Thanks! Shoot me a message if you would like to have something added :) X: @Davellele
Please publish to Open VSX so it is easily available for VS Code forks like Cursor as well.
Looks great, it was actually just playing around yesterday with `code canvas app` which is similar, and also Charkoal.dev and Haystack Editor (before code-review pivot) which are related. Yours looks better than any of them already!

I wish it was available in Cursor as well though. Not sure how exactly they manage their marketplace, most VSCode extensions seem to be there but now and then I encounter one that is missing for no apparent reason.

It is on Open VSX so you can download it directly from Cursor!
Great! I tried it on a standard Django project but it's not displaying any edges. It is able to detect imports at least, because "Add Connected Files" works, but no edges at all.

Is there a good place to report such issues?

hey! one of the co-founders of nogic here. sorry for the late response!! feel free to report your bug here on the nogic discord: https://discord.gg/pE9sadAm. there are a couple of issues regarding edges not showing in some cases, and we are hoping to address all of these issues by the end of the week.
This is incredibly useful!
Really cool!
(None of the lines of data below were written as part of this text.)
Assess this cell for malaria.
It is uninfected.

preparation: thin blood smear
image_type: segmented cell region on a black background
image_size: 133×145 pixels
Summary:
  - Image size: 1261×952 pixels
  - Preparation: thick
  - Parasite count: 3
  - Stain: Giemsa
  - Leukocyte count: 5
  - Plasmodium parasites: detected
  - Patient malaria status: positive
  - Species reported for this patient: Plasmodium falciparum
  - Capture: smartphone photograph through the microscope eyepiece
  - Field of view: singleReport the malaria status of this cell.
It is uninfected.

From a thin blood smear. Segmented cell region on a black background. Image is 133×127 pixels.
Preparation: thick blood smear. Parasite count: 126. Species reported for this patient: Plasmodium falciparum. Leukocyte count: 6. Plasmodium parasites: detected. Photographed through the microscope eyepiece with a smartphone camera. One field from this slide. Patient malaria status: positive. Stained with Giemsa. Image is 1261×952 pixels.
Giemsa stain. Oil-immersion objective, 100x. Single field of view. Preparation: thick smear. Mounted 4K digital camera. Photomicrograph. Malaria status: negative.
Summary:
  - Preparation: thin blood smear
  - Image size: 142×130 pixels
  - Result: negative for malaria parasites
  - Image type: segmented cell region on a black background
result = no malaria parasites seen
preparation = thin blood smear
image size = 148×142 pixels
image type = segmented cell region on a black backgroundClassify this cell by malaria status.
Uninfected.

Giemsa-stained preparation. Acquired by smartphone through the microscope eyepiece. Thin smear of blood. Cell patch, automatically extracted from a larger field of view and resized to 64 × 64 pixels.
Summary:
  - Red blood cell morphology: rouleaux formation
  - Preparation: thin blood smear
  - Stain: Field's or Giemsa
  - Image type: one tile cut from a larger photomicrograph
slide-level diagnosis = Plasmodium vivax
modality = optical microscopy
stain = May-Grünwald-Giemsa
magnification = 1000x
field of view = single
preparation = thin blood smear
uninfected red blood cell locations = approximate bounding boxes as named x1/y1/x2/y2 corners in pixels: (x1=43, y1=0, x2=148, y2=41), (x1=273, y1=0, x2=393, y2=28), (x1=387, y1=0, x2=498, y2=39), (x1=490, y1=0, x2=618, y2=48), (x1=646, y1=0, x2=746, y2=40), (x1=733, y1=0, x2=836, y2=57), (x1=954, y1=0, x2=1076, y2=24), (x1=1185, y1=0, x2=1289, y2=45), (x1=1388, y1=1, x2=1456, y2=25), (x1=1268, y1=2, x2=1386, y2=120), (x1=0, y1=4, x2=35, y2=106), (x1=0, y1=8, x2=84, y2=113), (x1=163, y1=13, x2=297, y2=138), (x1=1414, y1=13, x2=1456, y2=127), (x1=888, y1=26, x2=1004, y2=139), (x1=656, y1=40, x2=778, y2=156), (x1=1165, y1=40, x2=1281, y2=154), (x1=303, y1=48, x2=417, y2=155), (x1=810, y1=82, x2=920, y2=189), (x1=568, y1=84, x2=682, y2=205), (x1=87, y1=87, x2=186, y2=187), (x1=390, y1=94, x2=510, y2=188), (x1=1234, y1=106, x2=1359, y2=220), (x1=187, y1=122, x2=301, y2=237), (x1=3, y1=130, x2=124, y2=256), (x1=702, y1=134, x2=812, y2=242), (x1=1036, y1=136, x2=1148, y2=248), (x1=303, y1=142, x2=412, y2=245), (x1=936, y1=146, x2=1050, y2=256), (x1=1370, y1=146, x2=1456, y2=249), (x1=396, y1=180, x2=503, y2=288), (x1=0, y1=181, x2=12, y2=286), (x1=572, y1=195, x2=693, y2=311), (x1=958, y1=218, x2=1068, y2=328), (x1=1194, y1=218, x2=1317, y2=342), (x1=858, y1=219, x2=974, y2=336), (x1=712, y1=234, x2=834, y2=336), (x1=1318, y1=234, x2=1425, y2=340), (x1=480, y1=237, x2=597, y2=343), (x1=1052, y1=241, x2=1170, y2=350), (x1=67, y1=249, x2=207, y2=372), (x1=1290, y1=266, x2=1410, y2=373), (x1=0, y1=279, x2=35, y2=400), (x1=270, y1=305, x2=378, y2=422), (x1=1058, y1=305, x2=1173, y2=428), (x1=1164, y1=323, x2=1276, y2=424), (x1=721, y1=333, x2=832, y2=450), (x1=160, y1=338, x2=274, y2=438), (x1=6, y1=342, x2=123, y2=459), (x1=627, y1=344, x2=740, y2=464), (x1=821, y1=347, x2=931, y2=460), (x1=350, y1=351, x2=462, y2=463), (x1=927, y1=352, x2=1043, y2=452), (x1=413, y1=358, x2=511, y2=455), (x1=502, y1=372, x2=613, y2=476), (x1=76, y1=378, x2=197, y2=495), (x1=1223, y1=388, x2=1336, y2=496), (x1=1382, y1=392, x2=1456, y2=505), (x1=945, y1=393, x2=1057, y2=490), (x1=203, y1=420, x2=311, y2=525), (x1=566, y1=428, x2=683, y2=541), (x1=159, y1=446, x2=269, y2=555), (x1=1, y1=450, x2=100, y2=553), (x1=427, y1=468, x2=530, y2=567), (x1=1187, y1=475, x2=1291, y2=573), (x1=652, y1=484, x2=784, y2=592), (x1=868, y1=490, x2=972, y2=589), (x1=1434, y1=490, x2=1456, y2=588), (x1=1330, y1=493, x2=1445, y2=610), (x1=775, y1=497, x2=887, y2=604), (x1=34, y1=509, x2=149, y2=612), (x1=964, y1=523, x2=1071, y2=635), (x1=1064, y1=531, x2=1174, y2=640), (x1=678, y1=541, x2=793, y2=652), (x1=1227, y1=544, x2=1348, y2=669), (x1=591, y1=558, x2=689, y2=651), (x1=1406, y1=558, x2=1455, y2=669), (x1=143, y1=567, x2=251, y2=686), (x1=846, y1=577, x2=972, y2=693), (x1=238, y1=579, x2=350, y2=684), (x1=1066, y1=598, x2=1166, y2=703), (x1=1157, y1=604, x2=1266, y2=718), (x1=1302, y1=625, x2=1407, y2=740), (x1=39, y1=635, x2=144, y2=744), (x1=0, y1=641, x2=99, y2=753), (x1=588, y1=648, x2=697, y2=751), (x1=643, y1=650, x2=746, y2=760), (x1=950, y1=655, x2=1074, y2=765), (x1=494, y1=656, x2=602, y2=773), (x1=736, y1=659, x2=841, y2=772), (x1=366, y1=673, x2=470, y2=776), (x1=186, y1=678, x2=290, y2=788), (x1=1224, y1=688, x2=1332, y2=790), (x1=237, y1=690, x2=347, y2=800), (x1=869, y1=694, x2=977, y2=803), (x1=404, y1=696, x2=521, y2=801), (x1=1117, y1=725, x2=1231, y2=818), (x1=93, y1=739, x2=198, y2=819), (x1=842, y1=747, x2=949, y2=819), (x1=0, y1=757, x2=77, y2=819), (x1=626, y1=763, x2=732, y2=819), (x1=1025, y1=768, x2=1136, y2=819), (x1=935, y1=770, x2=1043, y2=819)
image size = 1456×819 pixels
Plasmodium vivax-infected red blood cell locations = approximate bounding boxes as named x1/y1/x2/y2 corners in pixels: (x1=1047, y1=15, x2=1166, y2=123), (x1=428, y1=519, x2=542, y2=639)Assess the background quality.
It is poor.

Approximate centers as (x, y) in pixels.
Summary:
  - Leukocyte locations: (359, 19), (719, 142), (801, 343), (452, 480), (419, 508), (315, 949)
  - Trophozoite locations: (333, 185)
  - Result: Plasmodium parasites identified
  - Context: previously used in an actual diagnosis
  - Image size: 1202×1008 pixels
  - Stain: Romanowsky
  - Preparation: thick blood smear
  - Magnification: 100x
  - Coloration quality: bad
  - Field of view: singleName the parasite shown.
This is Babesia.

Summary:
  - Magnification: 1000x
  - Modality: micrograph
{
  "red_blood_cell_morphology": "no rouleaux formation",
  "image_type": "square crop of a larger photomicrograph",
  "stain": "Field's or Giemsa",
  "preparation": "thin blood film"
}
I'm also dabbling with this idea. The biggest challenge I find is to reduce noise. Large codebases come with a lot of cruft. Surfacing every small detail in the visualization tends to make it messy and less useful. I've not seen contemporary tools tackle this, but think can be useful.
Super cool! I've thought of literally this so many times.

Is there any way to add a file to a board, then "explore" the imports of that file and potentially adding those files as well? I'm thinking as a way to explore a code base better.